▶ The task
Without including any pictures, give back all of the data exactly.

▶ Dataset
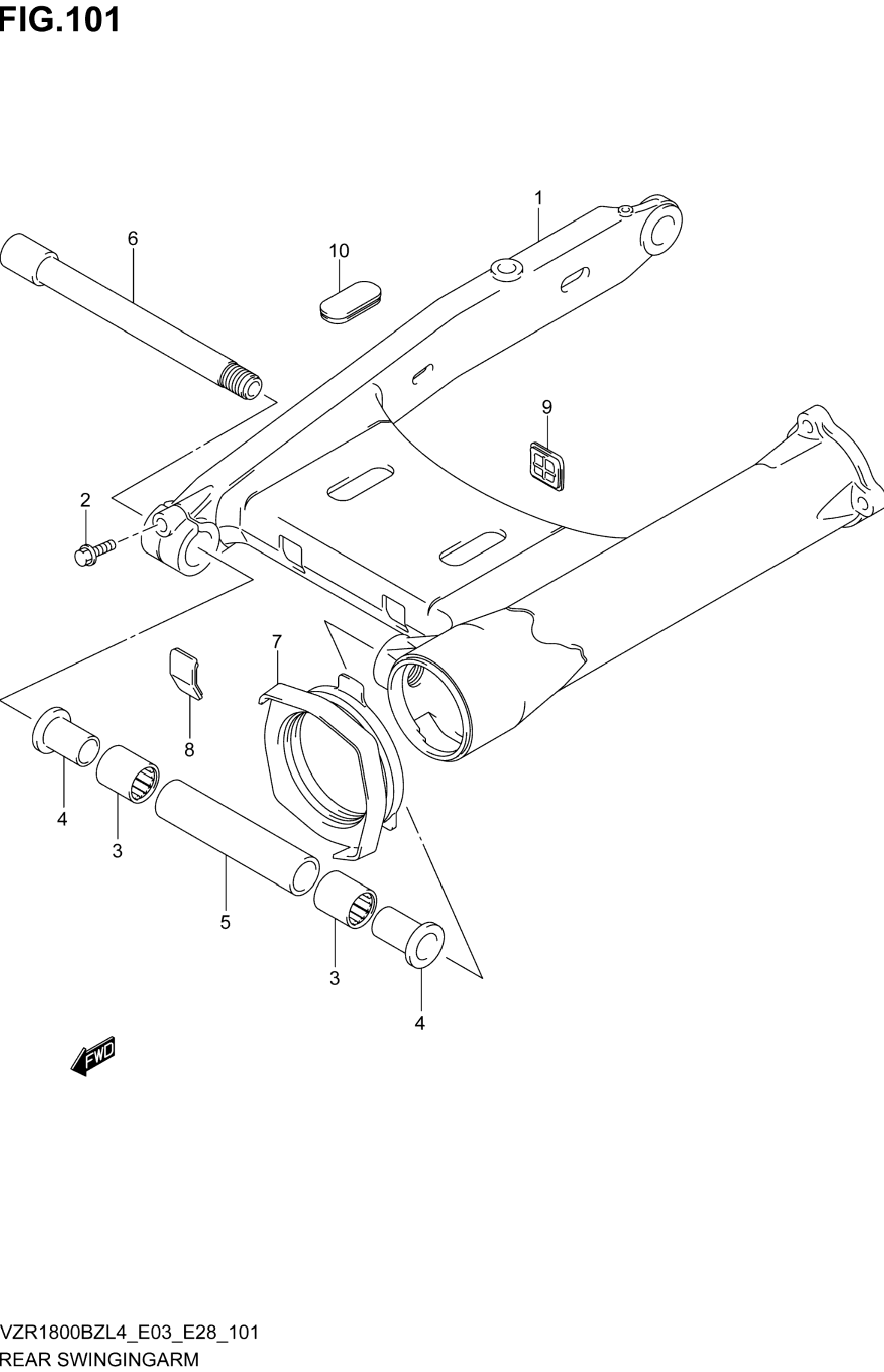 FIG.101

1
6
10
9
2
7
8
4
3
5
3
4
FWD

VZR1800BZL4_E03_E28_101
REAR SWINGINGARM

▶ Answer for the task
 FIG.101

1
6
10
9
2
7
8
4
3
5
3
4
FWD

VZR1800BZL4_E03_E28_101
REAR SWINGINGARM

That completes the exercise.